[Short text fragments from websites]
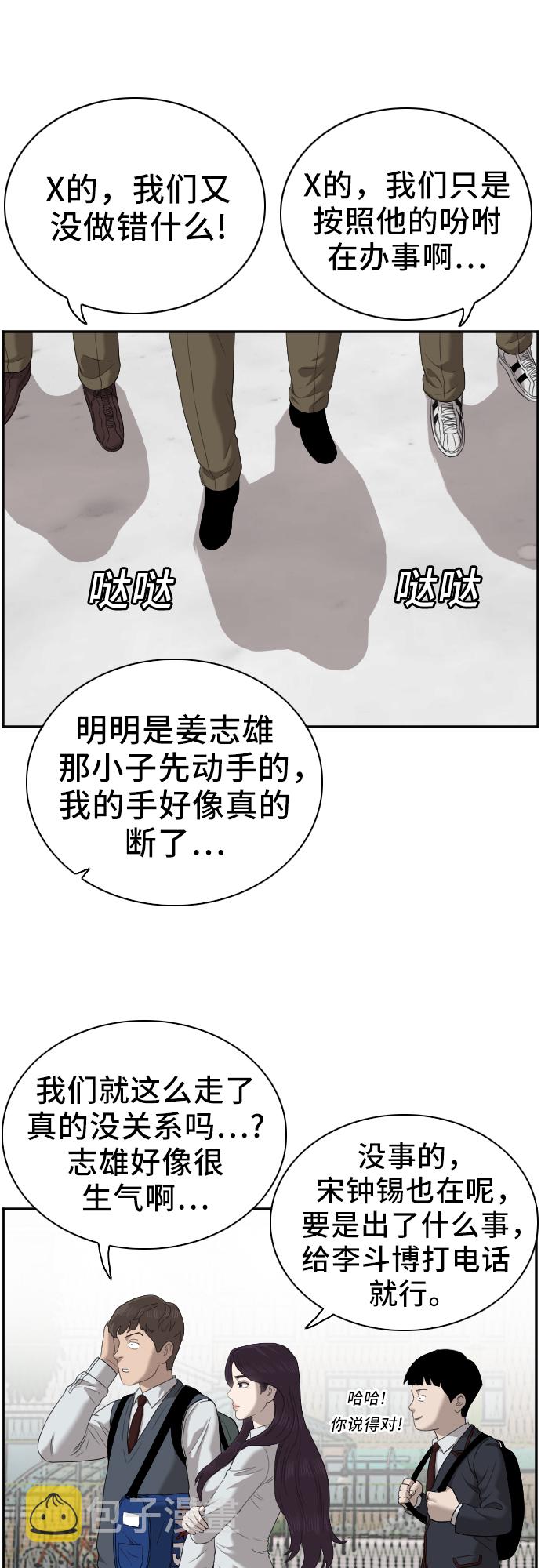 第45话16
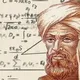 مخطوطات في علم الرياضيات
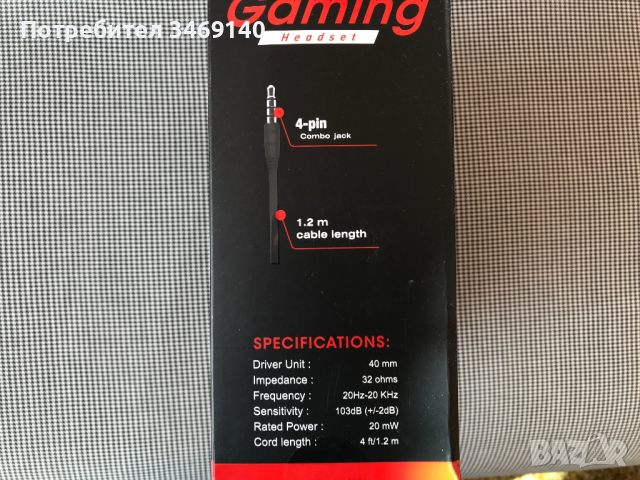 ПРОДАВАМ НОВИ СТЕРЕО СЛУШАЛКИ, снимка 12 - Слушалки и портативни колонки - 53258268
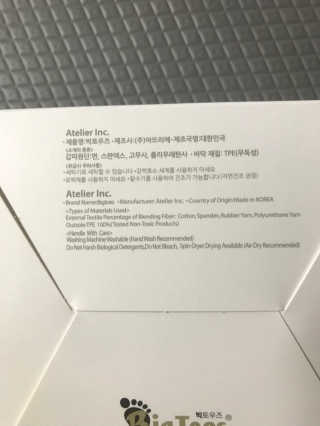 모모맘님이 올린 리뷰 사진 3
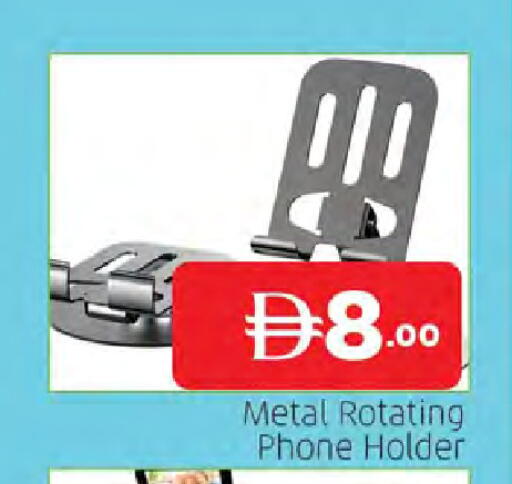 available at AL MADINA in UAE - Sharjah / Ajman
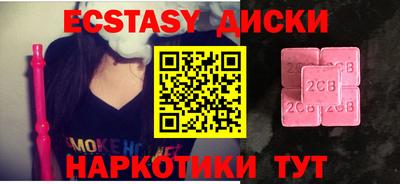 меф VHQ Дубна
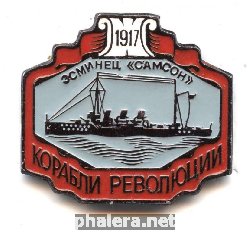 Нагрудный знак Эсминец Самсон, Корабли Революции 1917 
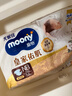 MOONY尤妮佳慕怡皇家新生儿纸尿裤NB54片(1-5kg)中包装贵族棉尿不湿 实拍图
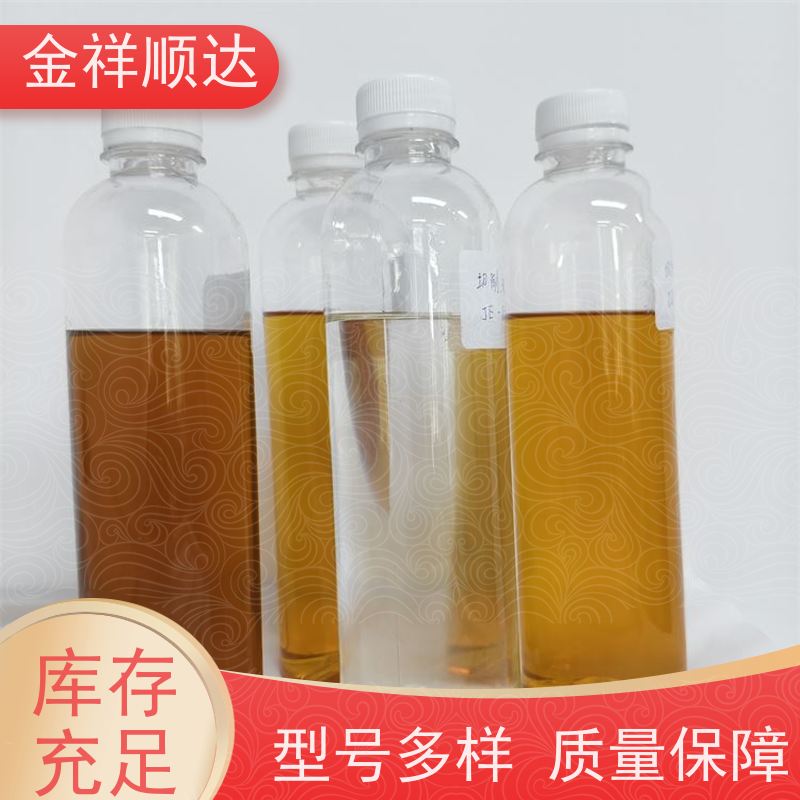 金祥顺达 厂家批发 金属加工液 JE-808 雾化切削液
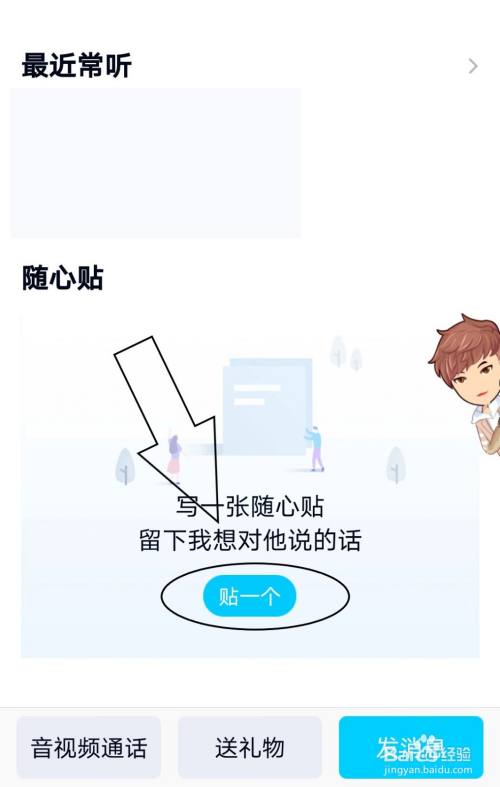 怎么在QQ好友页面下方留言？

### [Work instruction]
Pictures aren't part of the copy; return each record above exactly.

### [Solution for this task]
 第45话16
 مخطوطات في علم الرياضيات
 ПРОДАВАМ НОВИ СТЕРЕО СЛУШАЛКИ, снимка 12 - Слушалки и портативни колонки - 53258268
 모모맘님이 올린 리뷰 사진 3
 available at AL MADINA in UAE - Sharjah / Ajman
 меф VHQ Дубна
 Нагрудный знак Эсминец Самсон, Корабли Революции 1917 
 MOONY尤妮佳慕怡皇家新生儿纸尿裤NB54片(1-5kg)中包装贵族棉尿不湿 实拍图
 金祥顺达 厂家批发 金属加工液 JE-808 雾化切削液
 怎么在QQ好友页面下方留言？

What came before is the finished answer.